Yefimov's studies ended with the outbreak of civil war. Kiev was in the grip of a savage power struggle as several armies -- assorted combinations of Bolsheviks, monarchists, nationalists, Germans and Poles --fought for control of the city. When the revolutionaries eventually assumed power, Boris and his elder brother, Mikhail, decided it would be wise to abandon their Jewish-sounding family name. Boris became Yefimov, from his father's first name, Yefim; Mikhail took Koltsov.
In 1922, Boris left Kiev and moved to Moscow on the advice of Mikhail, already a successful journalist. Soon a cartoon Yefimov had submitted to Nikolai Bukharin, the editor of Pravda, was published. He joined Izvestia that same year and within months was regularly drawing the leading lights in the Communist Party.
When Hitler and Stalin carved up eastern Europe under the 1939 Molotov-Ribbentrop pact, Yefimov drew a map with red arrows to mark the Soviet advance westwards. To the side of the map leading Allied politicians are depicted looking frightened and angry --British prime minister Neville Chamberlain raising a striped-pant leg to stamp his foot in rage. Chamberlain once made an angry reference to Yefimov's artwork in an official note to the Soviet government; the cartoonist took this as a compliment, coming as it did from a class enemy.
After Hitler invaded the Soviet Union, however, Yefimov performed the required somersault, becoming the leading cartoonist of the Great Patriotic War.
The Fuhrer was so enraged by Yefimov's cartoons that he swore to execute him after he had captured Moscow. Yefimov is said to have observed that he would rather confront an angry Hitler than an angry Stalin. Yefimov served on the Moscow front, winning a medal for the defence of the city.
In 1944, he went to Warsaw with the writer Vasily Grossman, and the two men soon realized that it was for political, not military, reasons that Stalin had decided against storming the city.
Later they saw the concentration camps of Majdanek and Treblinka, an experience that remained with Yefimov as he drew brilliant sketches of the Nazi hierarchy at the Nuremberg trials.
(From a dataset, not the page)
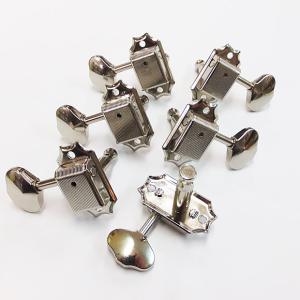 GOTOH ゴトー ギター ペグ SD90 06M N(ニッケル) バタービーンズボタン 両側タイプ 6個セット【SD90/06M/N】｜ebisound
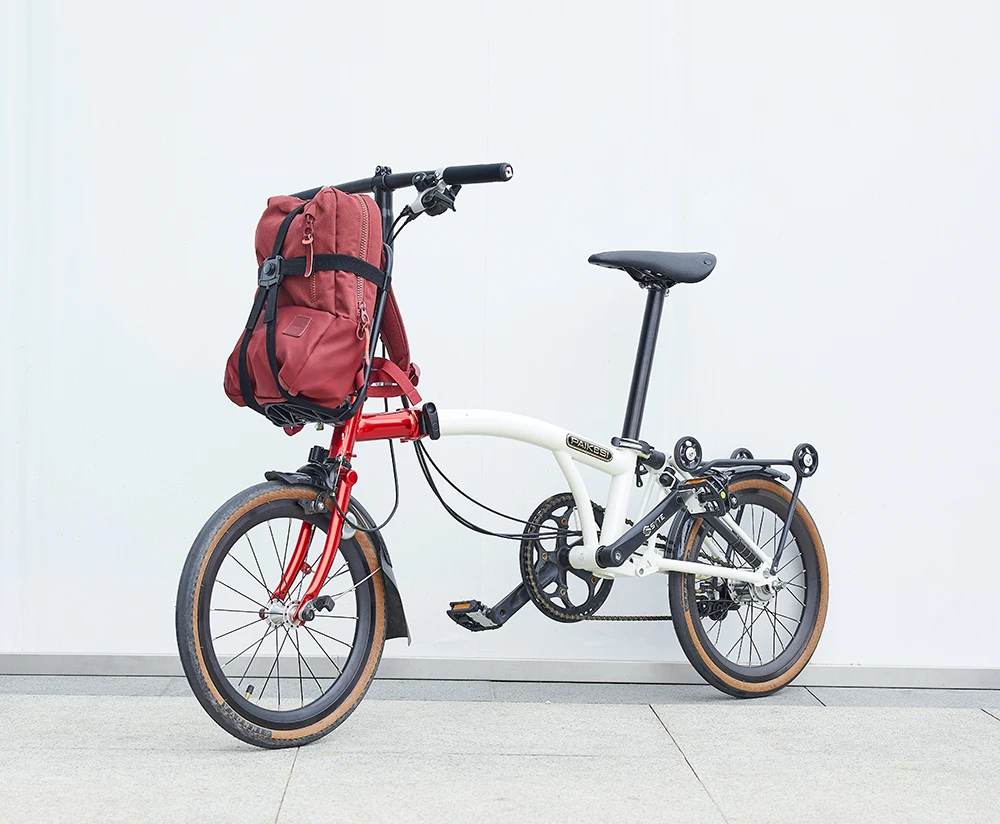 TOUCH Fahrrad S-Tasche Legierung Front Rack Für Brompton Faltrad Schulter Rucksack Tasche Reihe Skeleton Bascket Fahrrad Teile – Detail 1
After the war, it was not long before Yefimov was ridiculing the Soviet Union's former allies: Churchill was depicted looking into a mirror and seeing the reflection of Hitler; U. S. president Harry Truman was shown escorting two ladies of the night, one of them Spanish General Francisco Franco in a flamenco dancer's dress covered in swastikas.
Yefimov continued working until his death, and last year, on his 107th birthday, he was given the title of chief artist of Izvestia.
His brother (immortalized by Ernest Hemingway as Karkov in For Whom the Bell Tolls) was executed in 1940, despite having been Stalin's favourite journalist during the Spanish Civil War.
Yefimov married twice and had a son. He outlived both his wives, and was particularly fond of his red-haired cat Chubaysik, named after Yeltsin's former finance minister.